The smile was chilling.

Andrew suddenly did not want to be James. It seemed to Andrew that the best thing that could happen to James was to be sent away for a long, long time. Where Hamilton could not get to him. Although Andrew couldn't think of a single prison in the United States that Hamilton could not reach into. Andrew didn't know why Hamilton had wanted the little spic killed, nobody had told him that. But he knew James had fucked up badly and the spic was still out there walking around.

'Andrew?'

'Yes, Lewis.'

'I'm very troubled by this.'

'Yes, Lewis.'

'I send three men to do one little spic . . .'

'Yes, Lewis.'

'. . . a man who could have been blown away with a fucking twenty-two ...'

Those eyes.

Blazing.

'But instead the three of you decide to use . . .'

'It was James who . . .'

'I don't give a fuck who! The job wasn't done!'

Silence.

Andrew lowered his eyes.

'Do I have to go do this myself?' Hamilton asked.
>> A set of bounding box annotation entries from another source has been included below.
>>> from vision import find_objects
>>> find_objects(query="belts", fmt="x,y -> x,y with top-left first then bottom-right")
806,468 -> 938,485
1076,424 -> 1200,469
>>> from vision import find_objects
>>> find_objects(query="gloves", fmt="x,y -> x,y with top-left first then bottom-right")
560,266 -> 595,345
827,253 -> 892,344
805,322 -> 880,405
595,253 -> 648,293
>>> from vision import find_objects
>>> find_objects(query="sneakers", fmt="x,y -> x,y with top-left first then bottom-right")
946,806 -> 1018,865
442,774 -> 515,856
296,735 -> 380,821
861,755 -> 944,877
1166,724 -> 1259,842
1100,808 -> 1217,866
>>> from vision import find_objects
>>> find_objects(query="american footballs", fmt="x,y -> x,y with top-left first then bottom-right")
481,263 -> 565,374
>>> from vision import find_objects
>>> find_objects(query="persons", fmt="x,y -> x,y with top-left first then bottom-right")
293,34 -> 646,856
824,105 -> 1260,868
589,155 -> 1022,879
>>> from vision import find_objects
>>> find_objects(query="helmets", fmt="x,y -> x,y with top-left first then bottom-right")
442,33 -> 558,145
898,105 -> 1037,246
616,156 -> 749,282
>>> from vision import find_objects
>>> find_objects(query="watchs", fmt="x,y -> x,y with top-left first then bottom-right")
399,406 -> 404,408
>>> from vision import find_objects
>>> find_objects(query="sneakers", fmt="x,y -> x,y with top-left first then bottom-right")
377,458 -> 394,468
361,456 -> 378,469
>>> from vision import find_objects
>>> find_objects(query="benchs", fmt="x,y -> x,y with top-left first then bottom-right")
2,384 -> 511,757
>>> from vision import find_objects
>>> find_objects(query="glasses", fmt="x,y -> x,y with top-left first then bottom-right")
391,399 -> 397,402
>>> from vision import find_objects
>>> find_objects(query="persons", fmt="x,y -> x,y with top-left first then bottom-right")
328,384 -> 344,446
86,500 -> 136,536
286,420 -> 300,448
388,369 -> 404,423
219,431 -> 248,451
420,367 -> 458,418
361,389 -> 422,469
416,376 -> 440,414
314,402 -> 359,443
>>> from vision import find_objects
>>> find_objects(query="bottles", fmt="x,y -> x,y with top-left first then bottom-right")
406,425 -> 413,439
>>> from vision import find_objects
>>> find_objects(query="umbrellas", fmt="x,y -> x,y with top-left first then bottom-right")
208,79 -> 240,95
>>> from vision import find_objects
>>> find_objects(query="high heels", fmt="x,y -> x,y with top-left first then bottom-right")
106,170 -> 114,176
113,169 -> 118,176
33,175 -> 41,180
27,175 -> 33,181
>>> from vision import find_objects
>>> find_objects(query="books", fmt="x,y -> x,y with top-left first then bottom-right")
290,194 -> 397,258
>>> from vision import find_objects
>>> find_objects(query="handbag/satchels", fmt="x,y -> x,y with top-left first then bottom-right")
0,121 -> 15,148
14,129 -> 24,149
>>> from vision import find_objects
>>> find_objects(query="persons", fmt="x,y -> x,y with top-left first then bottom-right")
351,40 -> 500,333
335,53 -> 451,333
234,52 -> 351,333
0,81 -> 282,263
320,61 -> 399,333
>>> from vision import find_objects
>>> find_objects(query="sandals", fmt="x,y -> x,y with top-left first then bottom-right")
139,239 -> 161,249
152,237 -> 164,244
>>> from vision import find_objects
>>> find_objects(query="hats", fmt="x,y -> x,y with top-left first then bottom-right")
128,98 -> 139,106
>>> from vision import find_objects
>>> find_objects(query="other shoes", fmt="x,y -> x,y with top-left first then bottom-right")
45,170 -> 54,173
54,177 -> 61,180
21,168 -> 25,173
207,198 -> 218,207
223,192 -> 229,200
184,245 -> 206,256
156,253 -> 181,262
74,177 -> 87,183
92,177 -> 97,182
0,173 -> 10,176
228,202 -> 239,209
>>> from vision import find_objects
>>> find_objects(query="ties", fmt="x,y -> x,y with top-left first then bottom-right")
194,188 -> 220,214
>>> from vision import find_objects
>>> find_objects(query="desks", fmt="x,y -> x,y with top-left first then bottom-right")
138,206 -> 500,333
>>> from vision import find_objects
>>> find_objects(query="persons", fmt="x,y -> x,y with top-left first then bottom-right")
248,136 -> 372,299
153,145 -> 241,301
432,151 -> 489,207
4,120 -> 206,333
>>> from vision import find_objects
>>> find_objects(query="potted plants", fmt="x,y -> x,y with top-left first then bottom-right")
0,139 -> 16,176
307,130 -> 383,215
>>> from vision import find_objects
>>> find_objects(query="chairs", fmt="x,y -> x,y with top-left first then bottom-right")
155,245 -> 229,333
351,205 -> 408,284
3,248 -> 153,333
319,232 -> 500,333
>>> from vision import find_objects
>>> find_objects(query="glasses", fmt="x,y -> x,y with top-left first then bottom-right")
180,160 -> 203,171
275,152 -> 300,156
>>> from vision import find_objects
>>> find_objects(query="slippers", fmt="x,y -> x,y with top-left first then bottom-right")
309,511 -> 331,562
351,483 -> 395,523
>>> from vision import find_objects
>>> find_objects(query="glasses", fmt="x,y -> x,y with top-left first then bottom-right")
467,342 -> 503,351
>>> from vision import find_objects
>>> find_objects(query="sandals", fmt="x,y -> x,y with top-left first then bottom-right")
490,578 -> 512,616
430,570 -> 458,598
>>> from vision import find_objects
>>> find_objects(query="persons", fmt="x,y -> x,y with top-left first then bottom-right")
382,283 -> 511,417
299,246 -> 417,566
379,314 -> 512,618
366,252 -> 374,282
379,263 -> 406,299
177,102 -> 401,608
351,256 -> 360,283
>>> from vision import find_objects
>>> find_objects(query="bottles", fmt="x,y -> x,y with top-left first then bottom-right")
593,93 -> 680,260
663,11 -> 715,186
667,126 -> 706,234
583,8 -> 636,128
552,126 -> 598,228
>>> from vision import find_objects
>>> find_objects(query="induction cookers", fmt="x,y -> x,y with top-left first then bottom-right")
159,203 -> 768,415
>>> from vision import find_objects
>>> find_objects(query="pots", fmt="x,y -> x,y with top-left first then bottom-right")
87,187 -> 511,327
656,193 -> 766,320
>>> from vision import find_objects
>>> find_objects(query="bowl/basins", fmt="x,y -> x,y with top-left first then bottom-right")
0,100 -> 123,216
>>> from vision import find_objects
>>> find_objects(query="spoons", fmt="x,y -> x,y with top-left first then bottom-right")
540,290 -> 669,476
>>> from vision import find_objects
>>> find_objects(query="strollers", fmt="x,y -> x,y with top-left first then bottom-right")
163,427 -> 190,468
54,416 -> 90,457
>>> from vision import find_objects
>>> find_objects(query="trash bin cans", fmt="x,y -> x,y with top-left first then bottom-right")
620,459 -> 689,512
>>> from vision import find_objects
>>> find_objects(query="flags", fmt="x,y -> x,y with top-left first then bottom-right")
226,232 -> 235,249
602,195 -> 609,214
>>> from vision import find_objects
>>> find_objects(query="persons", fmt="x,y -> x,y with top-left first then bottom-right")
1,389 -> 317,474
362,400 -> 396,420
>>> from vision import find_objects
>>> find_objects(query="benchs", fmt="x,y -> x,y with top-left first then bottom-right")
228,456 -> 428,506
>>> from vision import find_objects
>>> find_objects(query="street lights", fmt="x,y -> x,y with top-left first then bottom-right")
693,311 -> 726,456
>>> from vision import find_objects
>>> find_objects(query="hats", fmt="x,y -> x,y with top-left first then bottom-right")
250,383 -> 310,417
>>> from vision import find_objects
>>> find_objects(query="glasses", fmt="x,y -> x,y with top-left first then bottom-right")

'No, Lewis. You still want the job done, I can do it.'

'I want the job done.'

'Fine then.'

'No mistakes this time.'

'No mistakes.'

'We are not trying to win the World Series, Andrew.' A smile.

'I know, Lewis.'

'Go sing the man his lullaby,' Hamilton said.

* * * *

The social worker who had handled the adoption for the Hoddings was a woman named Martha Henley. She had been working for the Cooper-Anderson Agency, a private adoption agency, for the past fourteen years now. In her late sixties, a trifle stout, wearing a dark brown suit, low-heeled walking shoes, and gold-rimmed eyeglasses that demanded to be called spectacles, she warmly greeted the detectives at ten o'clock that Monday morning, and offered them seats on easy chairs facing her desk. A bleak wintry sky edged with skyscrapers filled the corner windows of her office. She told them at once that she loved children. She told them that nothing brought her greater happiness than to find the right home for a child needing adoption. They believed her. They had told her on the telephone why they wanted to see her. Now she wanted to know why they felt information about the adoption of Susan Hodding was important to their case.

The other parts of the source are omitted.